Entretanto, o nome do líder do PSDB, Aécio Neves, que disputou a última eleição presidencial com Dilma, apareceu na semana passada nas listas do que seria a contabilidade paralela da Odebrecht. Esta empresa tinha um departamento específico dedicado aos negócios obscuros, que alcançam outros países da América Latina. Isso está só começando. Vai ser preciso comprar mais pipoca.

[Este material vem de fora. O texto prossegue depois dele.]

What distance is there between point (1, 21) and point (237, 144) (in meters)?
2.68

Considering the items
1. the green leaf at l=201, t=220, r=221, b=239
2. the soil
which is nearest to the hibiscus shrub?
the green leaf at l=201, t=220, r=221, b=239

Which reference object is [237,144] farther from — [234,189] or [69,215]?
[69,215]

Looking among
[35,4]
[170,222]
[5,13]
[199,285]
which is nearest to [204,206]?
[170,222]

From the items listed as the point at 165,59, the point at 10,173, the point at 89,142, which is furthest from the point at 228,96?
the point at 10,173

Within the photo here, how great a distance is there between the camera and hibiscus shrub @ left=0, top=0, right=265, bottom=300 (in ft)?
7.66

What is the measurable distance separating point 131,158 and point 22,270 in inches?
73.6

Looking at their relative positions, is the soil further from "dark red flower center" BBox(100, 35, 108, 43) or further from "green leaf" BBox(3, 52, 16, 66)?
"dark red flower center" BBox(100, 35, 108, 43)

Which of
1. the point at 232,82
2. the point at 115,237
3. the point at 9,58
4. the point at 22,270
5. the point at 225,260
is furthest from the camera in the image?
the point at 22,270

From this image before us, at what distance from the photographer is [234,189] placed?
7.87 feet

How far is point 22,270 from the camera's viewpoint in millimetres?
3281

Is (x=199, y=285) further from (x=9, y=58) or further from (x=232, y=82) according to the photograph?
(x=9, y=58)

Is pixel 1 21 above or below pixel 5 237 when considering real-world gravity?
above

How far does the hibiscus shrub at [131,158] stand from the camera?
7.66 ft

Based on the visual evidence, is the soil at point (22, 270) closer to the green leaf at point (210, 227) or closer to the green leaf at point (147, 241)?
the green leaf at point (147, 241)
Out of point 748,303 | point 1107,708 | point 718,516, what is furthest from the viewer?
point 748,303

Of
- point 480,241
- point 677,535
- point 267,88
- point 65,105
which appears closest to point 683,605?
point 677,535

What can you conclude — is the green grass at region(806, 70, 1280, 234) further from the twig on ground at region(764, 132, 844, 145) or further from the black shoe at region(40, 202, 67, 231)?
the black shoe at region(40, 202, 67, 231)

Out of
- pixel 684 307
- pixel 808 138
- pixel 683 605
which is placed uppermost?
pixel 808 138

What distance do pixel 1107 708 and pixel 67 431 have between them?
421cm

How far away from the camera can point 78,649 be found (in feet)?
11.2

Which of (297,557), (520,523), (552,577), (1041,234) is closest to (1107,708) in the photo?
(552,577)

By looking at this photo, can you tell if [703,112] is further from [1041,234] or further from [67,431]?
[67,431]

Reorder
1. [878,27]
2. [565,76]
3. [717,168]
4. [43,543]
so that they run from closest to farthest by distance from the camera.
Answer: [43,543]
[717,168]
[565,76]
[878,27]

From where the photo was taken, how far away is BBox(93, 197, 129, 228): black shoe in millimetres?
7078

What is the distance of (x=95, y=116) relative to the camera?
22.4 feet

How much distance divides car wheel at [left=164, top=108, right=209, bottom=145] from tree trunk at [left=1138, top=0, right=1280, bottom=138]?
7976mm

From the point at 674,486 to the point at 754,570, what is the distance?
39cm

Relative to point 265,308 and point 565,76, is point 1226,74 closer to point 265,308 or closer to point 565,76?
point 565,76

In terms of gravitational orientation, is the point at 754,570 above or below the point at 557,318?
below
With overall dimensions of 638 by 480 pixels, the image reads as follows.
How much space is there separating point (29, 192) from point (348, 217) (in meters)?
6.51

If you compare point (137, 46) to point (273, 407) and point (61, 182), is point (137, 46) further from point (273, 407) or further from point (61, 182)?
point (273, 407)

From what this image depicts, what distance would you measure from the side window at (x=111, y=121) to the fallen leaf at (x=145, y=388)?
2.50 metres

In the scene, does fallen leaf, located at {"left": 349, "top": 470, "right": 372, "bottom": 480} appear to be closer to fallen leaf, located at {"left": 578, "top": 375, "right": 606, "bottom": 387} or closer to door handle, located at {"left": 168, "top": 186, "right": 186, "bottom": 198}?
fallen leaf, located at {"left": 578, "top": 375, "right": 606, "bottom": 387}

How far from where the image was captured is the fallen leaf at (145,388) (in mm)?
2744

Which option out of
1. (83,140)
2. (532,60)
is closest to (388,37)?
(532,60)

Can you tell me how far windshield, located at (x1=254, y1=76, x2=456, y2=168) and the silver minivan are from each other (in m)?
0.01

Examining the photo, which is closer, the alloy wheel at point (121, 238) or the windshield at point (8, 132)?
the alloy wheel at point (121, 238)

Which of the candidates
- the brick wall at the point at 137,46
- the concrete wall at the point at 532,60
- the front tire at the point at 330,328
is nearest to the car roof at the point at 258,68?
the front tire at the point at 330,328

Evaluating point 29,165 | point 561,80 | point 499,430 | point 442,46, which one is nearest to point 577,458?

A estratégia atual do Governo parece ter três caminhos. Em primeiro lugar, tentar mobilizar o sentimento das bases sociais do partido que veneram a figura de Lula. Em segundo lugar, ir para o confronto contra os vieses do poder judicial. Em terceiro lugar, seguir os libretos de campanha do também implicado João Santana: provocar medo, mostrando que se trata de um Golpe de Estado sem nenhum tipo de nuance: “Nós, a democracia que é preciso proteger” ou “Eles, os golpistas de sempre”. A estratégia binária desses dois últimos pontos é arriscada e o PT deveria lembrar-se que na Argentina contemporânea não deu resultado.
A cereja do bolo é que há quem expresse que certos políticos desejam conseguir o impeachment de Dilma para depois frear a investigação da Lava-Jato que os compromete. Tudo é possível neste chiqueiro.
Lava-Jato é o nome de uma bomba que já mostrou que tem um estilhaço para cada um. É só sentar e esperar: o impacto chegará.